Saved entries —

++++++++++

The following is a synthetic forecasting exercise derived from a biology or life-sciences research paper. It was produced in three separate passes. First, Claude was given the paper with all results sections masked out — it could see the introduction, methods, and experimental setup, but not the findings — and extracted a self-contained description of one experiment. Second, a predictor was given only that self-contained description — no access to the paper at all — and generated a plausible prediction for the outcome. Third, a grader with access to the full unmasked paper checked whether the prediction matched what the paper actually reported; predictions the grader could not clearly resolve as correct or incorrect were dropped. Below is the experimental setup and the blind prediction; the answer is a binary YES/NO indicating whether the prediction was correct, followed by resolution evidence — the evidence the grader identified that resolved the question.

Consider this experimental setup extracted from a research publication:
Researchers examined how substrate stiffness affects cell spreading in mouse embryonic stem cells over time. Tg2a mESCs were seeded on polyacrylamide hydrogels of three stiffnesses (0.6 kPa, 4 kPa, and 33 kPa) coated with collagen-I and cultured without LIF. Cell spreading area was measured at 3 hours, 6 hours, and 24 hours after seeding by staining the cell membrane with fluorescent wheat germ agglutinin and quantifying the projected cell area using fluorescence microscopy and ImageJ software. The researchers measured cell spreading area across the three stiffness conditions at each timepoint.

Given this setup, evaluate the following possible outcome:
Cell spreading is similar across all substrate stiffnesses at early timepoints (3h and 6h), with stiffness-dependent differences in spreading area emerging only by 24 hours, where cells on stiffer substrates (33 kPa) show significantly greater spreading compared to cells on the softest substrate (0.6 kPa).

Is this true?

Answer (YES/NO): NO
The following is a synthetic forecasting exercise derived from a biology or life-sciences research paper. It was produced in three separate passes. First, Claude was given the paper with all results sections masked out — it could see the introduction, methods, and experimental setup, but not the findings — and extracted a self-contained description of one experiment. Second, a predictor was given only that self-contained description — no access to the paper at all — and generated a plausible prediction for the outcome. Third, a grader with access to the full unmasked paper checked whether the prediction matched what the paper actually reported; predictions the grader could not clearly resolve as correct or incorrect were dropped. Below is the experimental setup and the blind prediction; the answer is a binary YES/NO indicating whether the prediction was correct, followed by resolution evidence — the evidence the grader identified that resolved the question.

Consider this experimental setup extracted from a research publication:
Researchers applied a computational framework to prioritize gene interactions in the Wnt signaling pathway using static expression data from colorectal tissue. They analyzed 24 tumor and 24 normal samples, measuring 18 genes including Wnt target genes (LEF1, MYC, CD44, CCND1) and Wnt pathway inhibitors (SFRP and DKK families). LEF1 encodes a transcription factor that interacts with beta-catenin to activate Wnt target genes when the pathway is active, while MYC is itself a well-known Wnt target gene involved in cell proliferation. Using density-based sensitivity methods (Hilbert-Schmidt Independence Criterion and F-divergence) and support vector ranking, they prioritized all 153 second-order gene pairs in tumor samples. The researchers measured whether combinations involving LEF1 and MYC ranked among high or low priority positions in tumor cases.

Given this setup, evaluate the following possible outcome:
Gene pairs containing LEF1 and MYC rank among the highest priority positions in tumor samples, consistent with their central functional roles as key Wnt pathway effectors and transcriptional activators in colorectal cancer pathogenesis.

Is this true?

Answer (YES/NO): NO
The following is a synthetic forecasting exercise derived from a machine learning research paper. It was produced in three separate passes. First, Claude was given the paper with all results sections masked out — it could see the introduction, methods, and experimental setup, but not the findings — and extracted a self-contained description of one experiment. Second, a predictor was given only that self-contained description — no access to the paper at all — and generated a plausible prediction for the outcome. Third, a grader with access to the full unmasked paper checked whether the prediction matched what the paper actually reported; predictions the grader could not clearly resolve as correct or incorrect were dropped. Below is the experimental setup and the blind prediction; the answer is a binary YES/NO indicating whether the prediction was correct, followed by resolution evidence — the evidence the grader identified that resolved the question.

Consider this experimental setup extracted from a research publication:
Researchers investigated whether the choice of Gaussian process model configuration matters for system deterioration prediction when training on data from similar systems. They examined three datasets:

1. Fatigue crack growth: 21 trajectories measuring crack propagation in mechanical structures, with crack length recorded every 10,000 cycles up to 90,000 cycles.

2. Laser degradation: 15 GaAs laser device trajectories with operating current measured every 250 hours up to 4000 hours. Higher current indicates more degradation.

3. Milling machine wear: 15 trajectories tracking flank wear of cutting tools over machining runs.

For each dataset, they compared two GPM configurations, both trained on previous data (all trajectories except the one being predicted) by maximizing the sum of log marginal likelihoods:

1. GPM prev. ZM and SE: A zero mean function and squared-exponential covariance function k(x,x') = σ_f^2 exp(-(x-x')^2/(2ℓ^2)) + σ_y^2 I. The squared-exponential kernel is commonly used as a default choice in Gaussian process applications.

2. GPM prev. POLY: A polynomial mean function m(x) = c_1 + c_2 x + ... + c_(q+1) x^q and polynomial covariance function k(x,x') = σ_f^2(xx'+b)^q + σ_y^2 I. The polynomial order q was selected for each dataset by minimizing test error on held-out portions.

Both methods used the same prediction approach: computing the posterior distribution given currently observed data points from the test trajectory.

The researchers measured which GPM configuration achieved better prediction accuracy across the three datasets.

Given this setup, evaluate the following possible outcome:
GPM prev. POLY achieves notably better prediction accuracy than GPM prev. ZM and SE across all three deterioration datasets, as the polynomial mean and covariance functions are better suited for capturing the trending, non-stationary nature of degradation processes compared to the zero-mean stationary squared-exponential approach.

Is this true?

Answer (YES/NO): YES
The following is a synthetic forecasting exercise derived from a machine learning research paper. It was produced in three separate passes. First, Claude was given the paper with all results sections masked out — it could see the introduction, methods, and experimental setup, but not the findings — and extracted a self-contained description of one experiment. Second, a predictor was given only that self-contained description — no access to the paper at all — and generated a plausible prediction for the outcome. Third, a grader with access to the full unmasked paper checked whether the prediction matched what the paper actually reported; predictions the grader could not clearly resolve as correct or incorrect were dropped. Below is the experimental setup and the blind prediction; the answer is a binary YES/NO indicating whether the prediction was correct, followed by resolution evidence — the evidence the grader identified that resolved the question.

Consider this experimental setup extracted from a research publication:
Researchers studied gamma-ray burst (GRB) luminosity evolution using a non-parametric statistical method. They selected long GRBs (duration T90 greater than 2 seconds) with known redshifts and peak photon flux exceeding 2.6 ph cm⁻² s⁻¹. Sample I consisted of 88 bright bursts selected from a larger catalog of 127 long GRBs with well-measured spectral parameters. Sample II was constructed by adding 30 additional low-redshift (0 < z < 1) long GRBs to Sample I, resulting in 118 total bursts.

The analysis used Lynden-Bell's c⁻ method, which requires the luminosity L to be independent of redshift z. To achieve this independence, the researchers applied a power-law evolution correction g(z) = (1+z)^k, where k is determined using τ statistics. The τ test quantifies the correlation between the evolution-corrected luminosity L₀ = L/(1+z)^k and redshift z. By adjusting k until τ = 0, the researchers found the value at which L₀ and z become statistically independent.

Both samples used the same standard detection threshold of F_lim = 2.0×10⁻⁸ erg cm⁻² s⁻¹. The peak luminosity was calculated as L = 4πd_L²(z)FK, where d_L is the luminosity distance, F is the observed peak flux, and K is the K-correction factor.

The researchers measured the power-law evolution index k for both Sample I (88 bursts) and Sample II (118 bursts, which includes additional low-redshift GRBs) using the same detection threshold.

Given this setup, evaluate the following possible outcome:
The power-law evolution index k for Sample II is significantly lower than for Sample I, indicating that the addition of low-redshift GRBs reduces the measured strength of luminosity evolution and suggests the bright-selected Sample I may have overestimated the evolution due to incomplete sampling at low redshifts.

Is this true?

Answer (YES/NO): NO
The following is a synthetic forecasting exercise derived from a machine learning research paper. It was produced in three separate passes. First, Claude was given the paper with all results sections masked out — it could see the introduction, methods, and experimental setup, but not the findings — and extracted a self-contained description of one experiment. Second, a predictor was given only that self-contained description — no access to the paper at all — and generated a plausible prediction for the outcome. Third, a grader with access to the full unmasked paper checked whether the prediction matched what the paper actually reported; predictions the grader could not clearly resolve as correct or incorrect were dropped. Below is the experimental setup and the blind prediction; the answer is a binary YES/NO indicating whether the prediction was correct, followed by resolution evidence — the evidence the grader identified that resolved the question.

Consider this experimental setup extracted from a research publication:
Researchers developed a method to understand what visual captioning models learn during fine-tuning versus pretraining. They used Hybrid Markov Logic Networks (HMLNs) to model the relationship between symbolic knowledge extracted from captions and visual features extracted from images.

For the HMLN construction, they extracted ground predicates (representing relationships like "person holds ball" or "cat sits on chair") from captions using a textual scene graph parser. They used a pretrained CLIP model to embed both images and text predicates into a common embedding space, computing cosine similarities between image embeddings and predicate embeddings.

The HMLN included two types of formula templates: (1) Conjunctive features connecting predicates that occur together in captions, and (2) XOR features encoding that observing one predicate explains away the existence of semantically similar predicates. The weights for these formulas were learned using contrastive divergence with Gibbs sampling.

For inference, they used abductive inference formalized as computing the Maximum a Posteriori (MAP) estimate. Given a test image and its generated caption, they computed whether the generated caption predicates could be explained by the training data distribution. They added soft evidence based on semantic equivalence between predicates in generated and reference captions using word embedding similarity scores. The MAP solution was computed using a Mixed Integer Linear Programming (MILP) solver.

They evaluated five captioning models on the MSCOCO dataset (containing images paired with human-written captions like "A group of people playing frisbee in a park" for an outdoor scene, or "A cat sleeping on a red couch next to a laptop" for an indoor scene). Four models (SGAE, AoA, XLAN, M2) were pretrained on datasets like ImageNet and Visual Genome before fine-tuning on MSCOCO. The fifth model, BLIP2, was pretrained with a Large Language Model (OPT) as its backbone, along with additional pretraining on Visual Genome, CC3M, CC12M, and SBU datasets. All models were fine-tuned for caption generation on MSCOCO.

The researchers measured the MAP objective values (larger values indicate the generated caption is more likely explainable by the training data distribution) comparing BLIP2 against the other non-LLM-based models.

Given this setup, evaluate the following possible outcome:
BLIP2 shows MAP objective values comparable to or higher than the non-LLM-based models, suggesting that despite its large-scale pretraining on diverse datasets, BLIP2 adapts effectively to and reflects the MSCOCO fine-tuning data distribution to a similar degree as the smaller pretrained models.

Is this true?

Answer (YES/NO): NO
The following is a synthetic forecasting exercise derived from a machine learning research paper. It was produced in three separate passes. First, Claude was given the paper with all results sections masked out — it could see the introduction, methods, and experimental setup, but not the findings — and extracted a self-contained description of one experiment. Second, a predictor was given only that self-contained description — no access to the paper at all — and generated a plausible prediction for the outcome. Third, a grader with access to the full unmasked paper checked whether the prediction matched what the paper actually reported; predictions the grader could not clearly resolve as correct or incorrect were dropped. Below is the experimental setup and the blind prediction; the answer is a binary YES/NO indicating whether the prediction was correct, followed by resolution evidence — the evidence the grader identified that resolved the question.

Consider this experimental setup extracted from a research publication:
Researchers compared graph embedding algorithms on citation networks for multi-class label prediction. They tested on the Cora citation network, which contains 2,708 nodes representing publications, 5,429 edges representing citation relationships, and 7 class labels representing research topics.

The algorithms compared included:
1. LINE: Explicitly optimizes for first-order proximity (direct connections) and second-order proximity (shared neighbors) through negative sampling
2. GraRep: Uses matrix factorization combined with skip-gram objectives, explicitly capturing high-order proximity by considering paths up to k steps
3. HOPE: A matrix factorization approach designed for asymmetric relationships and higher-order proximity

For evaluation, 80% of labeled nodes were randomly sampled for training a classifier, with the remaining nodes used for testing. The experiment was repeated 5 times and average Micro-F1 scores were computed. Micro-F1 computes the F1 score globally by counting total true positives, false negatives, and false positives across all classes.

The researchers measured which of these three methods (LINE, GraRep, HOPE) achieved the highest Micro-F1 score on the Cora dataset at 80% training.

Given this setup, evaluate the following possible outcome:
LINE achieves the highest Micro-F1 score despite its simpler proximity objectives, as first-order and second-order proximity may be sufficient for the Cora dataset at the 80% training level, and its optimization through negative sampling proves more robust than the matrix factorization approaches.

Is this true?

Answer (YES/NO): YES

++++++++++

PROBLEM —
If a line in the entries holds the string "values", copy it.

SOLUTION TO THE PROBLEM —
The researchers measured the MAP objective values (larger values indicate the generated caption is more likely explainable by the training data distribution) comparing BLIP2 against the other non-LLM-based models.
BLIP2 shows MAP objective values comparable to or higher than the non-LLM-based models, suggesting that despite its large-scale pretraining on diverse datasets, BLIP2 adapts effectively to and reflects the MSCOCO fine-tuning data distribution to a similar degree as the smaller pretrained models.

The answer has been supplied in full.